§ **Text for analysis**:

....................

Statistical Analysis of Metagenomic Data

Metagenomics is the study of microbial communities on the genome level by direct sequencing of environmental and clinical samples. Recently developed DNA sequencing technologies have made metagenomics widely applicable and the field is growing rapidly. The statistical analysis is however challenging due to the high variability present in the data which stems from the underlying biological diversity and complexity of microbial communities. Metagenomic data is also high-dimensional and the number of replicates is typically few. Many standard methods are therefore unsuitable and there is a need for developing new statistical procedures. This thesis contains two papers. In the first paper we perform an evaluation of statistical methods for comparative metagenomics. The ability to detect differentially abundant genes and control error rates is evaluated for eleven methods previously used in metagenomics. Resampled data from a large metagenomic data set is used to provide an unbiased basis for comparisons between methods. The number of replicates, the effect size and the gene abundance are all shown to have a large impact on the performance. The statistical characteristics of the evaluated methods can serve as a guide for the statistical analysis in future metagenomic studies. The second paper describes a new statistical method for the analysis of metagenomic data. The underlying model is formulated within the framework of a hierarchical Bayesian generalized linear model. A joint prior is placed on the variance parameters and shared between all genes. We evaluate the model and show that it improves the ability to detect differentially abundant genes. This thesis underlines the importance of sound statistical analysis when the data is noisy and high-dimensional. It also demonstrates the potential of statistical modeling within metagenomics.

....................

§ **Excerpted records**:
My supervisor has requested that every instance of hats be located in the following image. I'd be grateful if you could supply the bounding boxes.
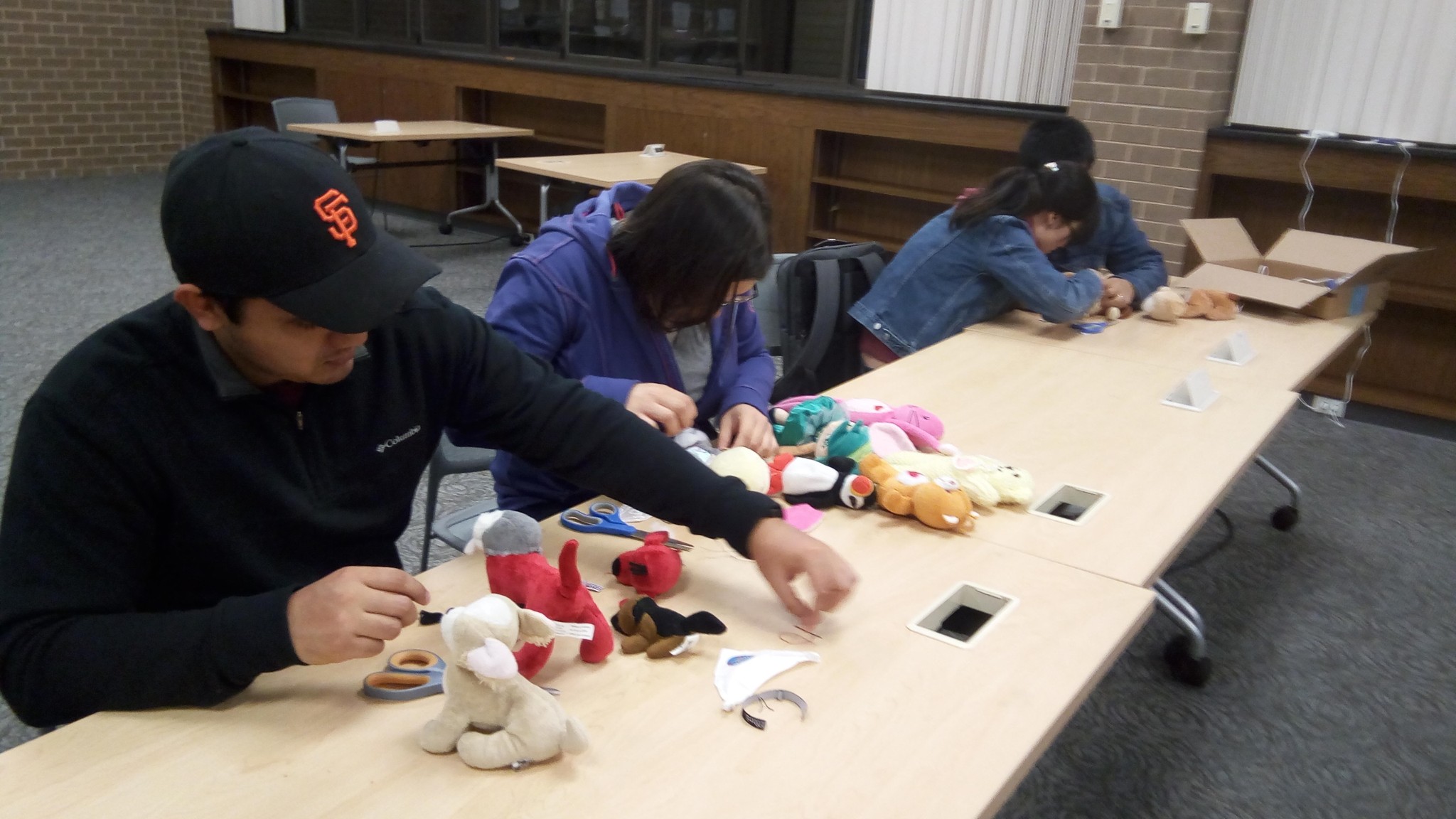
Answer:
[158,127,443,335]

....................

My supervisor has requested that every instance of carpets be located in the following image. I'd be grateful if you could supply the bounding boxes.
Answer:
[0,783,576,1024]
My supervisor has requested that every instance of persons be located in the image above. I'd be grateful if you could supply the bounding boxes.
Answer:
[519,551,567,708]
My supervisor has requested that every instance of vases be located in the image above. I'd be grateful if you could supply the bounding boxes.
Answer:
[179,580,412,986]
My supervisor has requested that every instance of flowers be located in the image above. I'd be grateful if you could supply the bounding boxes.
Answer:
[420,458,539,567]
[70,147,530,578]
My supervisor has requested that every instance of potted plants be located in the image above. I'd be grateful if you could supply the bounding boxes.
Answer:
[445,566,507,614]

....................

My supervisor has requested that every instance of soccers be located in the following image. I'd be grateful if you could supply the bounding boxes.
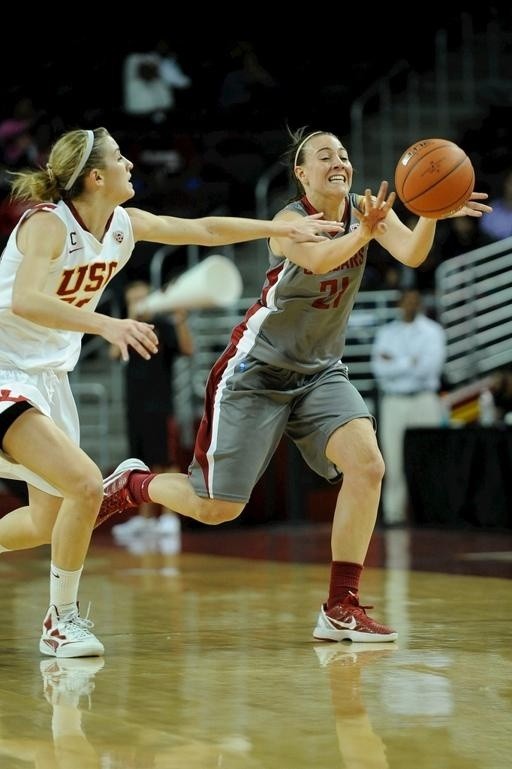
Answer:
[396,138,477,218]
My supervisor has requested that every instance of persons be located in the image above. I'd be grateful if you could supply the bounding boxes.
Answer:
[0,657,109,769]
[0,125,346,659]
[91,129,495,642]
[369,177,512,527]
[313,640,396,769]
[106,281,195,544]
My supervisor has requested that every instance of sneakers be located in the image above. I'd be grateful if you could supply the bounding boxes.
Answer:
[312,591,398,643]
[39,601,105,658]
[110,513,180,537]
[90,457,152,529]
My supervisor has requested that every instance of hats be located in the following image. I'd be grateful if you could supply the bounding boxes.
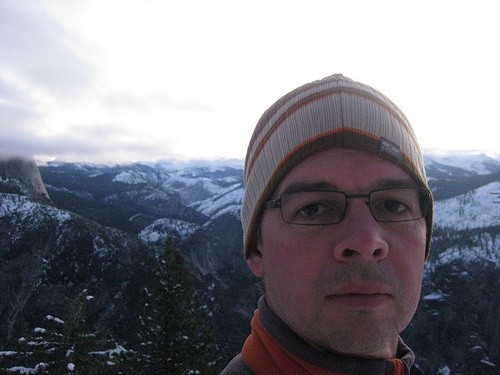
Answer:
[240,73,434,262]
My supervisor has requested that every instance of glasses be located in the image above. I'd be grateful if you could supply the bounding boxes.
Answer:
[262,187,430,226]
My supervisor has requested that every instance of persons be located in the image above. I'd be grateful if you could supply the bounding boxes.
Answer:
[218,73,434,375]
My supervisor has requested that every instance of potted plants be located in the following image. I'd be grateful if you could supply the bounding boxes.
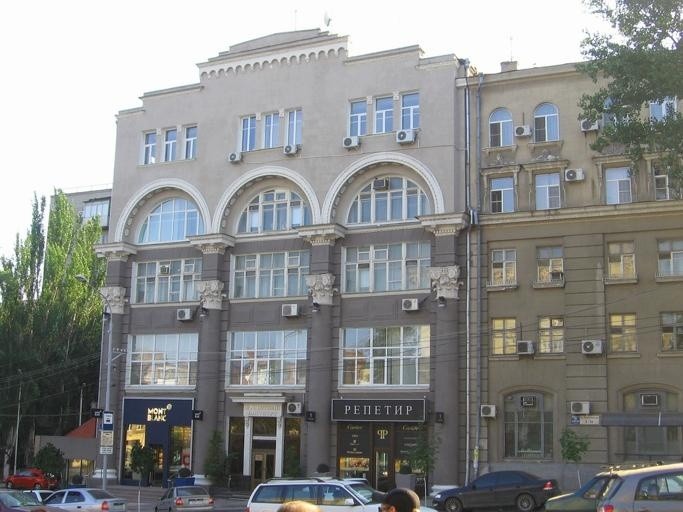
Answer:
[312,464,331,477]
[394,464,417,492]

....................

§ **Assignment**:
Answer these questions from the text on metagenomic data:
1. How many methods previously used in metagenomics were evaluated in the first paper?
2. Which three factors were shown to have a large impact on performance?
3. Within what framework is the model in the second paper formulated?
The records are separate material and have no connection to the text on metagenomic data.

§ **Answer**:
1. Eleven.
2. The number of replicates, the effect size and the gene abundance.
3. A hierarchical Bayesian generalized linear model.